> [What you are asked to do] Copy the entries below, substituting "observer" for every occurrence of "camera" and keeping everything else the same.
---------- Data rows ----------
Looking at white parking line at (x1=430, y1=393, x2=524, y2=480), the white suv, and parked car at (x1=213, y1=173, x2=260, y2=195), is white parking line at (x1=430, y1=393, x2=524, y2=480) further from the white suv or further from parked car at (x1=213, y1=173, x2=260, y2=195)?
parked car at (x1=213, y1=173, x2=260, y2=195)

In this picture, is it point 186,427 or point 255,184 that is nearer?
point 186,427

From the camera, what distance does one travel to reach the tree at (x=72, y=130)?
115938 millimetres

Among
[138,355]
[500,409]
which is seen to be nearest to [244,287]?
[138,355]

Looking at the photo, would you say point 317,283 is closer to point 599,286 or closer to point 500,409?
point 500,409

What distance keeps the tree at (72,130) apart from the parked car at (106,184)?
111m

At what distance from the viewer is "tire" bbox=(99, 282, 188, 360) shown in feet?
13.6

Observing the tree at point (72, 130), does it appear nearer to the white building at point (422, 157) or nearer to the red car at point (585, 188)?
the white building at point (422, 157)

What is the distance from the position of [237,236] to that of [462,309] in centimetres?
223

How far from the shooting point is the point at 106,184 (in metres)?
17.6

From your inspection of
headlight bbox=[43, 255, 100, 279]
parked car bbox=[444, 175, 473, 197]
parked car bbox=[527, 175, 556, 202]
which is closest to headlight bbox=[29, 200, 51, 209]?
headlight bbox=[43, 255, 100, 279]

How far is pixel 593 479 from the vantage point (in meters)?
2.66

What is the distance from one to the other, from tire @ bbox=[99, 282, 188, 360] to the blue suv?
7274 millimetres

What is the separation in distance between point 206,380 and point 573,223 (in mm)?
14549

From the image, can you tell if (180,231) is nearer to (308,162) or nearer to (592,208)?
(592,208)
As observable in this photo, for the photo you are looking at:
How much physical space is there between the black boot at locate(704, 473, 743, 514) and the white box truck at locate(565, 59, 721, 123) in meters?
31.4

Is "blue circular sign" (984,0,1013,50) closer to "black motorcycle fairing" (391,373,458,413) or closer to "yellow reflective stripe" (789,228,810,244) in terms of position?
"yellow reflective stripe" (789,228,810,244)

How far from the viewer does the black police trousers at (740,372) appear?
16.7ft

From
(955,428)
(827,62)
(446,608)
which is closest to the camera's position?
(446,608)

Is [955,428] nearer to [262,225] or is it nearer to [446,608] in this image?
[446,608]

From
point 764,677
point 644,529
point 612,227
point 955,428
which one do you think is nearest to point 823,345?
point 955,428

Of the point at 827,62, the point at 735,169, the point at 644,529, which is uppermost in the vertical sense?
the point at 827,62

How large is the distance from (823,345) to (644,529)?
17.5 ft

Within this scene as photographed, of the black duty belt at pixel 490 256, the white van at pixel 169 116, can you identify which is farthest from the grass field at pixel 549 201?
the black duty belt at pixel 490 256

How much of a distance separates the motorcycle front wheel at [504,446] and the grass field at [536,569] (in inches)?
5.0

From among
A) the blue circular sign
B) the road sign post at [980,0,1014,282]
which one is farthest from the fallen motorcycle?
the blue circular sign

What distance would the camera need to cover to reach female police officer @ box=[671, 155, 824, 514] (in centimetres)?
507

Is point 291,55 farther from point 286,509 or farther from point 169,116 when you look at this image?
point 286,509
----------
> [The answer]
Looking at white parking line at (x1=430, y1=393, x2=524, y2=480), the white suv, and parked car at (x1=213, y1=173, x2=260, y2=195), is white parking line at (x1=430, y1=393, x2=524, y2=480) further from the white suv or further from parked car at (x1=213, y1=173, x2=260, y2=195)?
parked car at (x1=213, y1=173, x2=260, y2=195)

In this picture, is it point 186,427 or point 255,184 that is nearer?
point 186,427

From the observer, what distance does one travel to reach the tree at (x=72, y=130)?
115938 millimetres

Among
[138,355]
[500,409]
which is seen to be nearest to [244,287]?
[138,355]

Looking at the photo, would you say point 317,283 is closer to point 599,286 or closer to point 500,409?
point 500,409

What distance keeps the tree at (72,130) apart from the parked car at (106,184)?
111m

At what distance from the viewer is "tire" bbox=(99, 282, 188, 360) shown in feet?
13.6

Observing the tree at point (72, 130), does it appear nearer to the white building at point (422, 157) or nearer to the red car at point (585, 188)?
the white building at point (422, 157)

What is the distance from the position of [237,236] to that of [462,309] in centimetres?
223

How far from the shooting point is the point at 106,184 (in metres)?
17.6

From your inspection of
headlight bbox=[43, 255, 100, 279]
parked car bbox=[444, 175, 473, 197]
parked car bbox=[527, 175, 556, 202]
which is closest to headlight bbox=[29, 200, 51, 209]?
headlight bbox=[43, 255, 100, 279]

How far is pixel 593 479 from the vantage point (in meters)?
2.66

What is the distance from one to the other, from tire @ bbox=[99, 282, 188, 360] to the blue suv?
7274 millimetres

What is the separation in distance between point 206,380 and point 573,223 (in mm)?
14549

From the image, can you tell if (180,231) is nearer to (308,162) or nearer to (592,208)?
(592,208)
As observable in this photo, for the photo you are looking at:
How much physical space is there between the black boot at locate(704, 473, 743, 514) and the white box truck at locate(565, 59, 721, 123) in meters?
31.4

Is "blue circular sign" (984,0,1013,50) closer to "black motorcycle fairing" (391,373,458,413) or closer to "yellow reflective stripe" (789,228,810,244) in terms of position?
"yellow reflective stripe" (789,228,810,244)

How far from the viewer does the black police trousers at (740,372) appear?
16.7ft

From
(955,428)
(827,62)
(446,608)
which is closest to the observer's position?
(446,608)

Is [955,428] nearer to [262,225] or is it nearer to [446,608] in this image?
[446,608]

From
point 764,677
point 644,529
point 612,227
point 955,428
which one do you think is nearest to point 823,345?
point 955,428

Of the point at 827,62, the point at 735,169, the point at 644,529, which is uppermost in the vertical sense?
the point at 827,62

How large is the distance from (823,345) to (644,529)?
17.5 ft

Within this scene as photographed, of the black duty belt at pixel 490 256, the white van at pixel 169 116, can you identify which is farthest from the grass field at pixel 549 201?
the black duty belt at pixel 490 256

How much of a distance separates the motorcycle front wheel at [504,446] and the grass field at [536,569] (in inches)?
5.0

From among
A) the blue circular sign
B) the road sign post at [980,0,1014,282]
which one is farthest from the fallen motorcycle?
the blue circular sign

What distance would the observer need to cover to reach female police officer @ box=[671, 155, 824, 514] (in centimetres)?
507

Is point 291,55 farther from point 286,509 or farther from point 169,116 when you look at this image?
point 286,509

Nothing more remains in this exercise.